**Text provided**
Boston. Aug. 25 -- Greatly to the concern of Miss Bashka Paeff, the artist, it became known yesterday that the bronze relief that she was commissioned to make by former Gov. Baxter of Maine for a conspicuous in the war memorial bridge at Kittery has been rejected, temporarily at least, by Gov. Brewster on the ground that the design is more of a glorification of pacifism that of his state's part in the world conflict.

  When she was asked to comment on the situation last evening at her studio, 45 River street, Miss Paeff was obviously much disturbed . She firmly declined to talk of the fact that two checks for $10,000 and $12,000 respectively which had been drawn to her credit during the Baxter administration, in addition to a preliminary payment of $5,000, have been held up by the present executive of the state.

The story of the "rejected" relief really begins in May 1924, when the then Gov. Baxter and a memorial committee selected Miss Paeff's sketch from a number of others which had been submitted. They made a contract with her to model the bronze relief after the design in the sketch and agreed to set it in a special plinth at the entrance to the memorial bridge which connects Portsmouth, N.H. and Kittery, Me.

Then, as ex-Gov. Baxter recently explained, that all bills for the memorial should be met by his administration and not embarrass his successor. Checks were drawn by the state treasurer, payable to Miss Paeff's order, and were locked up for safe keeping with a trust company until they should come due. Previously, however, the sum of $5,000 had been paid the artist to bind the contract.

**Records**
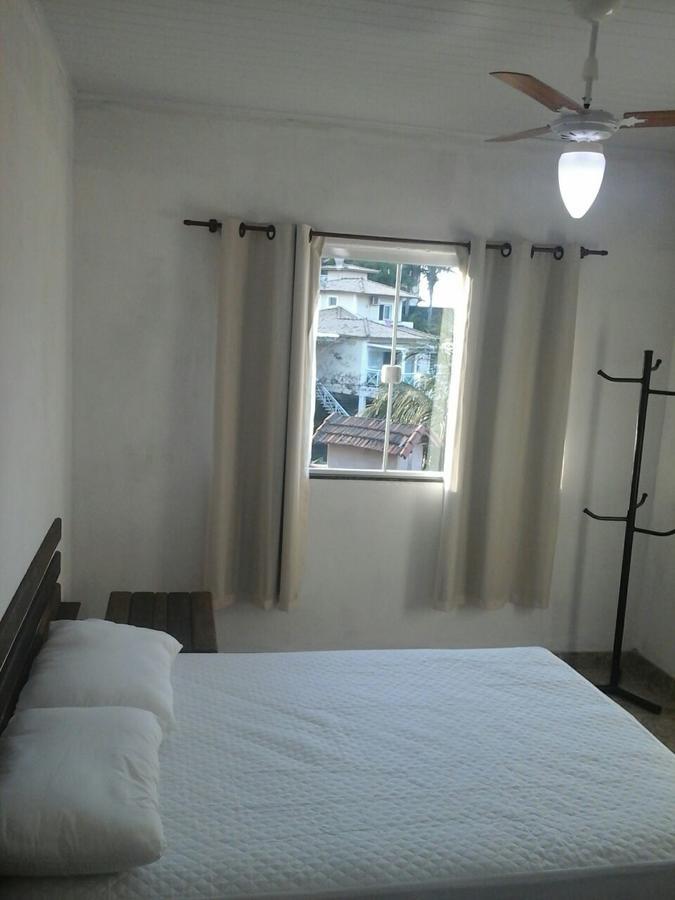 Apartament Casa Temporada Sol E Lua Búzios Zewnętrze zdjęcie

---

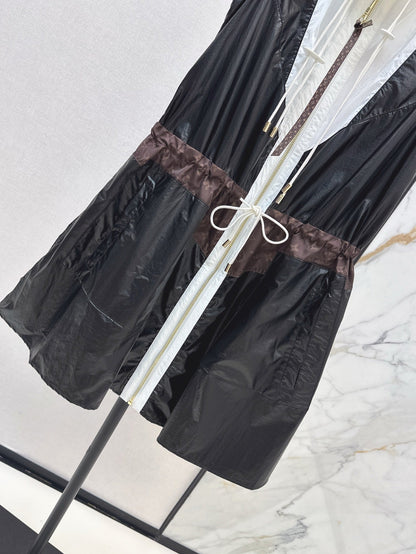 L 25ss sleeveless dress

* * *

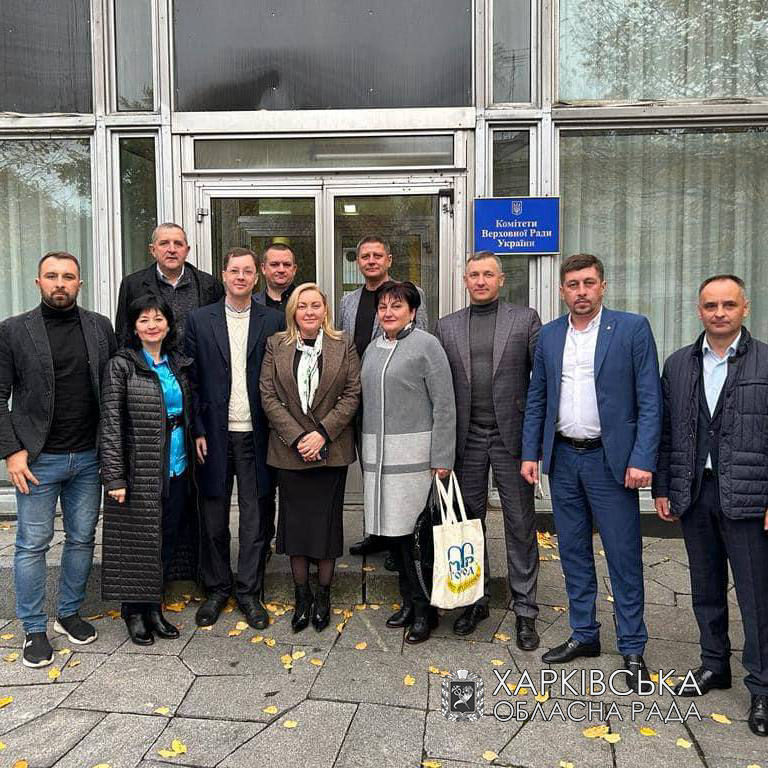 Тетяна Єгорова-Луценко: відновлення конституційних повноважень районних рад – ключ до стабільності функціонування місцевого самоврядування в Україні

**Task to complete**
Can you rewrite the part of the Kittery memorial relief article that opens with the words containing "Then, as ex-Gov." and closes with "bind the contract.", putting "savings bank" in place of "trust company"? These records have no connection to the Kittery memorial relief article.

**Result for this task**
Then, as ex-Gov. Baxter recently explained, that all bills for the memorial should be met by his administration and not embarrass his successor. Checks were drawn by the state treasurer, payable to Miss Paeff's order, and were locked up for safe keeping with a savings bank until they should come due. Previously, however, the sum of $5,000 had been paid the artist to bind the contract.